July 30th, 2012 at 9:52 am
Thanks for taking the time to put this up! I appreciate it. I looked forever for “checkbox search filter” come to find out, it’s called Faceted Search LOL.
August 14th, 2012 at 10:10 am
Very useful, thank!
August 24th, 2012 at 9:31 am
Hi, has anyone else had trouble with finding the index in the show dropdown box? I’ve created my search index as documented above but it does not display in the “Show” dropdown box when I try to “Add new view” , the only index that shows up there is “Search Index” and then I get the error “An illegal choice has been detected”, however I would like to choose my GalleryIndex, but it doesn’t show up in the dropdown box as documented. I’m curious because others here say they had this work, it could possibly be one of the contributed modules I have enabled that is preventing it from working.
August 24th, 2012 at 11:09 am
I retested and got it to work by re-installing Drupal from a vanilla flavour and applying all my modules to it.
There is a bug somewhere in the other distro I am using, will contact them, I will follow up when I find out what it is.
August 27th, 2012 at 1:27 pm
while I did get this working following the above tutorial, I did notice an issue with the date field.
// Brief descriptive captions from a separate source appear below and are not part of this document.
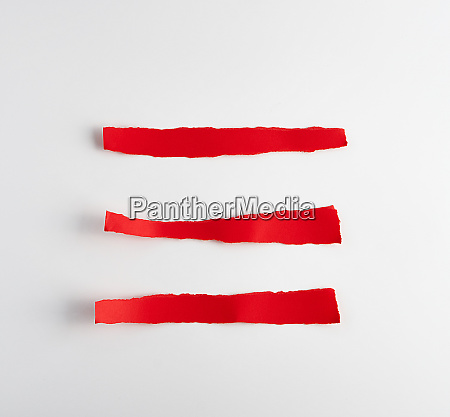 torn strips of red paper on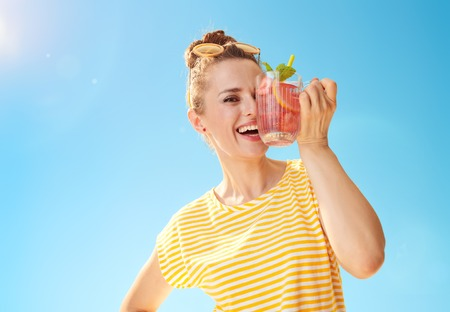 happy young woman in yellow shirt against blue sky with refreshing cocktail having fun time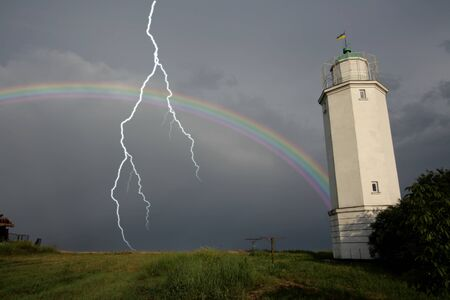 Rainbow against a lighthouse after a thunder-storm with lightning flash photo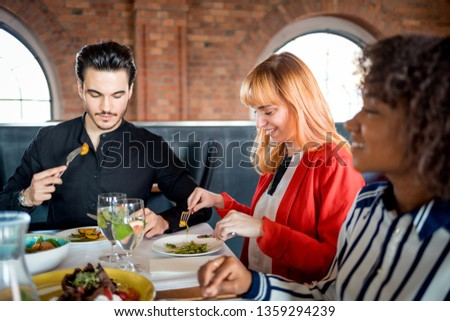 Business people at lunch break in restaurant, multiethnic group #1359294239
If the default configuration is chosen for date then there’s an SQL error. To get around this I was able to select “integer” from the drop down box when configuring the date field in the index. However, instead of facetting nicely formatted dates, I get integers. While I can find a way around this, I wonder if it’s my configuration causing the problem or if it’s a wierdity of these facet search modules. I also had problems with a development module for a CCK Field for money does not get detected automatically, I imagine a hook somewhere needs to be adjusted so that I can display money on the view for the index.
November 15th, 2012 at 3:28 pm
Joseph Olstad,
I got the same trouble with finding the index in the show dropdown box,
The solution is to enable 1 more module!!!
Search views, it comes with search api module.
good luck.
December 18th, 2012 at 4:26 pm
Mate, thanks a million for this. I’d been trying to figure it out for days – works a dream.
December 21st, 2012 at 1:22 am
This is exactly what I needed. This is a gem thanks heaps! I have configured my site without using ApacheSolr.